RE: optimizing buffers, encode/decode

Aanchal Agrawal <Aanchal.Agrawal@xxxxxxxxxxx> · Mon, 3 Nov 2014 07:52:55 +0000

Hi All,

I have used 'Vtune profiler' to profile 4k random write for hotspots, locks-and-waits and hotspots by thread concurrency.

Thought of sharing the results with you guys if it can be of any help.
But attachments are nearly of 1MB and mail-server seems to reject it.

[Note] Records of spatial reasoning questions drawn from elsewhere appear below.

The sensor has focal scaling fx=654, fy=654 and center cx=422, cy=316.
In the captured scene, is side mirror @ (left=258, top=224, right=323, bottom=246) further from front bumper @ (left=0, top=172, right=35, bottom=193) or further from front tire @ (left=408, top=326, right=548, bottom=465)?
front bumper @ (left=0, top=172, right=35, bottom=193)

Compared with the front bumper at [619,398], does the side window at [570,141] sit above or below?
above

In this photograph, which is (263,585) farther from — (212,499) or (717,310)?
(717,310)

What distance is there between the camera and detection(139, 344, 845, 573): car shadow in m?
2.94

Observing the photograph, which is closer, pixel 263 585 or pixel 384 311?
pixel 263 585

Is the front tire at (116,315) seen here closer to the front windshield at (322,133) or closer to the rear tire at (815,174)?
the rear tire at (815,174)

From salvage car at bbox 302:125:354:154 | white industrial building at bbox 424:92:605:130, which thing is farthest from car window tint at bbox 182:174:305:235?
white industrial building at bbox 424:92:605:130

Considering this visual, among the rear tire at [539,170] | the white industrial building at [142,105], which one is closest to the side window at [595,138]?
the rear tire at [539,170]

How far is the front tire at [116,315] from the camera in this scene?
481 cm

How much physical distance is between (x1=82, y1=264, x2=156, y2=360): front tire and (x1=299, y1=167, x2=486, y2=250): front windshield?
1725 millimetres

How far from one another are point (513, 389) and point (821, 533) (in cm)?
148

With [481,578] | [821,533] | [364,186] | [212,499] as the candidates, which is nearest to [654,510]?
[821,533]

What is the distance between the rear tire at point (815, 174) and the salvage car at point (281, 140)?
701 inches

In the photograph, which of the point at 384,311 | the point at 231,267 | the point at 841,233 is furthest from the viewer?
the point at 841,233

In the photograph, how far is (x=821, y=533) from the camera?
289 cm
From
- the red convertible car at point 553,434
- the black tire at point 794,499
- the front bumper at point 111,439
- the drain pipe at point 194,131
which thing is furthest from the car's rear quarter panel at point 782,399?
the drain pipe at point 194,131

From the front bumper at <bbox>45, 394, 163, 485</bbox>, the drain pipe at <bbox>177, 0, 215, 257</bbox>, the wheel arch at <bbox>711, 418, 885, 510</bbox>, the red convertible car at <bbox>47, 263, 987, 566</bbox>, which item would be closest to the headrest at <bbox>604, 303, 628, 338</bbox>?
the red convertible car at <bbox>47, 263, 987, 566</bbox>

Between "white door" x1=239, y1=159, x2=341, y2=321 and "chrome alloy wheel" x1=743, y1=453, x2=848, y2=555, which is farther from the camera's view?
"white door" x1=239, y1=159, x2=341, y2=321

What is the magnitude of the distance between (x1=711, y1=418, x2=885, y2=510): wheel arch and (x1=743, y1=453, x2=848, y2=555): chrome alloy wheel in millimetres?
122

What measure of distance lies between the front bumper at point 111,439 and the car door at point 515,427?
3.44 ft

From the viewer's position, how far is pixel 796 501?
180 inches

Can anyone tell me how can I share these vtune results?

Thanks,
Aanchal

-----Original Message-----
From: ceph-devel-owner@xxxxxxxxxxxxxxx [mailto:ceph-devel-owner@xxxxxxxxxxxxxxx] On Behalf Of Sage Weil
Sent: Wednesday, October 29, 2014 10:47 PM
To: ceph-devel@xxxxxxxxxxxxxxx
Subject: optimizing buffers, encode/decode

We talked a bit about improving the performance encode/decode yesterday at CDS:

        http://pad.ceph.com/p/hammer-buffer_encoding

I think the main takeaways were:

1- We need some up to date profiling information to see

  - how much of it is buffer-related functions (e.g., append)
  - which data types are slowest or most frequently encoded (or otherwise
    show up in the profile)

2- For now we should probably focus on the efficiency of the encode/decode paths.  Possibilities include

  - making more things inline
  - improving the past path

3- Matt and the linuxbox folks have been playing with some general optimizations for the buffer::list class.  These include combining some of the function of ptr and raw so that, for the common single-reference case, we chain the raw pointers together directly from list using the boost intrusive list type, and fall back to the current list -> ptr -> raw strategy when there are additional refs.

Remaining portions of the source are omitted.